— Task goal —
Write out all the entries below without any change.

(Stored data)
━━━━━━━━━━━━━━━━

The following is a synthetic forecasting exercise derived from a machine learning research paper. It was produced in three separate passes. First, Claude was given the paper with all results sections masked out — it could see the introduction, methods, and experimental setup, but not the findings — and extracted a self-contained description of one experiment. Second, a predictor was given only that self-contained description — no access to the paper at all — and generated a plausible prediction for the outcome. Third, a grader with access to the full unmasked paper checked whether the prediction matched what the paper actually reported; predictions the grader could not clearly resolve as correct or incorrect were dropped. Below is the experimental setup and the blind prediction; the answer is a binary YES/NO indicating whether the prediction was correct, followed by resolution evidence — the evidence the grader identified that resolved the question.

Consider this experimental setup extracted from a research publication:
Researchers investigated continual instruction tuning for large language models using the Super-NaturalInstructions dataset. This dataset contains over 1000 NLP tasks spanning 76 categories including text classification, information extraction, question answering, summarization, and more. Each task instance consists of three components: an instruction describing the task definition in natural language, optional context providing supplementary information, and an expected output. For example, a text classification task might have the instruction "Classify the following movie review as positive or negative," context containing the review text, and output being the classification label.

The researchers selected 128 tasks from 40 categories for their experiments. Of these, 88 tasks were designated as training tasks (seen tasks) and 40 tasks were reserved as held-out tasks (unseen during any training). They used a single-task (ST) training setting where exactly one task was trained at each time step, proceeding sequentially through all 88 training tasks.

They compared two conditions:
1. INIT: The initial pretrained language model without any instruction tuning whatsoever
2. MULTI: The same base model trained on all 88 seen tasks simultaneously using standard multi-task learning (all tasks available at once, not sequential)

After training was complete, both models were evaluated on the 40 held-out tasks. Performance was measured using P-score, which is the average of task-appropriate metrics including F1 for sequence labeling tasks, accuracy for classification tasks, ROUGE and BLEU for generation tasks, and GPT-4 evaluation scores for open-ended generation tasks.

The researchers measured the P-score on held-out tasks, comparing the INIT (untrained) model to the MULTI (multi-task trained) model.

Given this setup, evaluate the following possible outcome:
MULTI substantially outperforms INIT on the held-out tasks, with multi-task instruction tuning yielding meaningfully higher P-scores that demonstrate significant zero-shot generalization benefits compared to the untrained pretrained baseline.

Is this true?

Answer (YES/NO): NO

━━━━━━━━━━━━━━━━

— Solution to the exercise —
The following is a synthetic forecasting exercise derived from a machine learning research paper. It was produced in three separate passes. First, Claude was given the paper with all results sections masked out — it could see the introduction, methods, and experimental setup, but not the findings — and extracted a self-contained description of one experiment. Second, a predictor was given only that self-contained description — no access to the paper at all — and generated a plausible prediction for the outcome. Third, a grader with access to the full unmasked paper checked whether the prediction matched what the paper actually reported; predictions the grader could not clearly resolve as correct or incorrect were dropped. Below is the experimental setup and the blind prediction; the answer is a binary YES/NO indicating whether the prediction was correct, followed by resolution evidence — the evidence the grader identified that resolved the question.

Consider this experimental setup extracted from a research publication:
Researchers investigated continual instruction tuning for large language models using the Super-NaturalInstructions dataset. This dataset contains over 1000 NLP tasks spanning 76 categories including text classification, information extraction, question answering, summarization, and more. Each task instance consists of three components: an instruction describing the task definition in natural language, optional context providing supplementary information, and an expected output. For example, a text classification task might have the instruction "Classify the following movie review as positive or negative," context containing the review text, and output being the classification label.

The researchers selected 128 tasks from 40 categories for their experiments. Of these, 88 tasks were designated as training tasks (seen tasks) and 40 tasks were reserved as held-out tasks (unseen during any training). They used a single-task (ST) training setting where exactly one task was trained at each time step, proceeding sequentially through all 88 training tasks.

They compared two conditions:
1. INIT: The initial pretrained language model without any instruction tuning whatsoever
2. MULTI: The same base model trained on all 88 seen tasks simultaneously using standard multi-task learning (all tasks available at once, not sequential)

After training was complete, both models were evaluated on the 40 held-out tasks. Performance was measured using P-score, which is the average of task-appropriate metrics including F1 for sequence labeling tasks, accuracy for classification tasks, ROUGE and BLEU for generation tasks, and GPT-4 evaluation scores for open-ended generation tasks.

The researchers measured the P-score on held-out tasks, comparing the INIT (untrained) model to the MULTI (multi-task trained) model.

Given this setup, evaluate the following possible outcome:
MULTI substantially outperforms INIT on the held-out tasks, with multi-task instruction tuning yielding meaningfully higher P-scores that demonstrate significant zero-shot generalization benefits compared to the untrained pretrained baseline.

Is this true?

Answer (YES/NO): NO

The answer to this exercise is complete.